Return the records verbatim, starting at the line that contains "From [626,160] |" and ending at the last line of the records.

=-=-=

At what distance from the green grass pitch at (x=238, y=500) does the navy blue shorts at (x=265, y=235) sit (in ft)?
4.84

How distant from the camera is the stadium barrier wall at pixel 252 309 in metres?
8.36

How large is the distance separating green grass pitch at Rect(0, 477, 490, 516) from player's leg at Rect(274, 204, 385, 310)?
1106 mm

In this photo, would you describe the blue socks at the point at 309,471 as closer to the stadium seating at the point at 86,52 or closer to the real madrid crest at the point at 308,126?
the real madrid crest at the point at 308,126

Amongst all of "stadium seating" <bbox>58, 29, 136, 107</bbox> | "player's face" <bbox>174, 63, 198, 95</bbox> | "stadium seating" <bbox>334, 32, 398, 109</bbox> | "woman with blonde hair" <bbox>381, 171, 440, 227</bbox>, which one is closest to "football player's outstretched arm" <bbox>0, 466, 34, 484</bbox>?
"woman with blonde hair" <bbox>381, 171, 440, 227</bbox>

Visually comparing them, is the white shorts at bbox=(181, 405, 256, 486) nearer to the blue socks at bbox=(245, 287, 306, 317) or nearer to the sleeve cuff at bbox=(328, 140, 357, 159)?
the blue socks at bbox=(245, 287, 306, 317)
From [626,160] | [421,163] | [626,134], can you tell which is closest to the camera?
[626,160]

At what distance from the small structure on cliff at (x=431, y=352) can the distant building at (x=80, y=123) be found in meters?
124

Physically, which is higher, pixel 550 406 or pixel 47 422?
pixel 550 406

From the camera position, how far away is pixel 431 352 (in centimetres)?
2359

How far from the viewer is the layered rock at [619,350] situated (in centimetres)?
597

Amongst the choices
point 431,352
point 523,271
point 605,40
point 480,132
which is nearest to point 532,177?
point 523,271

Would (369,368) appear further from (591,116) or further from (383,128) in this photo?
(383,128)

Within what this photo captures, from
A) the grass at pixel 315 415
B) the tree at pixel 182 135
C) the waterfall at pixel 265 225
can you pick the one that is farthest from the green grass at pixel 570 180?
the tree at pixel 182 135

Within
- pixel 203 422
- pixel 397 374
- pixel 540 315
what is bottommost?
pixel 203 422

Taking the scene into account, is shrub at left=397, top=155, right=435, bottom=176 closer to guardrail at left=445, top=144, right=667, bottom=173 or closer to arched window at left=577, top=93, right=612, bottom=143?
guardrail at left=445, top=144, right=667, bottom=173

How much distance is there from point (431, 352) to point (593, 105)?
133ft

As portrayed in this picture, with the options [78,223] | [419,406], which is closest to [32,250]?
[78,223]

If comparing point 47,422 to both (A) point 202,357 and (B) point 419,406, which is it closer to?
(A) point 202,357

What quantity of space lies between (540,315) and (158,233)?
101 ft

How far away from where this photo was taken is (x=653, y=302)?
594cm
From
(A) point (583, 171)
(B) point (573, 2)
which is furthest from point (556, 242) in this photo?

=-=-=

## Exercise solution
From [626,160] | [421,163] | [626,134], can you tell which is closest to the camera?
[626,160]

At what distance from the small structure on cliff at (x=431, y=352) can the distant building at (x=80, y=123) be found in meters?
124

Physically, which is higher, pixel 550 406 or pixel 47 422?
pixel 550 406

From the camera position, how far away is pixel 431 352 (in centimetres)?
2359

How far from the viewer is the layered rock at [619,350] situated (in centimetres)?
597

Amongst the choices
point 431,352
point 523,271
point 605,40
point 480,132
which is nearest to point 532,177?
point 523,271

Would (369,368) appear further from (591,116) or further from (383,128) in this photo?
(383,128)

Within what this photo captures, from
A) the grass at pixel 315 415
B) the tree at pixel 182 135
C) the waterfall at pixel 265 225
can you pick the one that is farthest from the green grass at pixel 570 180?
the tree at pixel 182 135

Within
- pixel 203 422
- pixel 397 374
- pixel 540 315
what is bottommost?
pixel 203 422

Taking the scene into account, is shrub at left=397, top=155, right=435, bottom=176 closer to guardrail at left=445, top=144, right=667, bottom=173 or closer to arched window at left=577, top=93, right=612, bottom=143?
guardrail at left=445, top=144, right=667, bottom=173

How much distance is there from point (431, 352) to point (593, 105)?
133ft

As portrayed in this picture, with the options [78,223] | [419,406], which is closest to [32,250]?
[78,223]

If comparing point 47,422 to both (A) point 202,357 and (B) point 419,406, which is it closer to?
(A) point 202,357

What quantity of space lies between (540,315) and (158,233)?
101 ft

How far away from where this photo was taken is (x=653, y=302)?
594cm
From
(A) point (583, 171)
(B) point (573, 2)
which is furthest from point (556, 242) in this photo?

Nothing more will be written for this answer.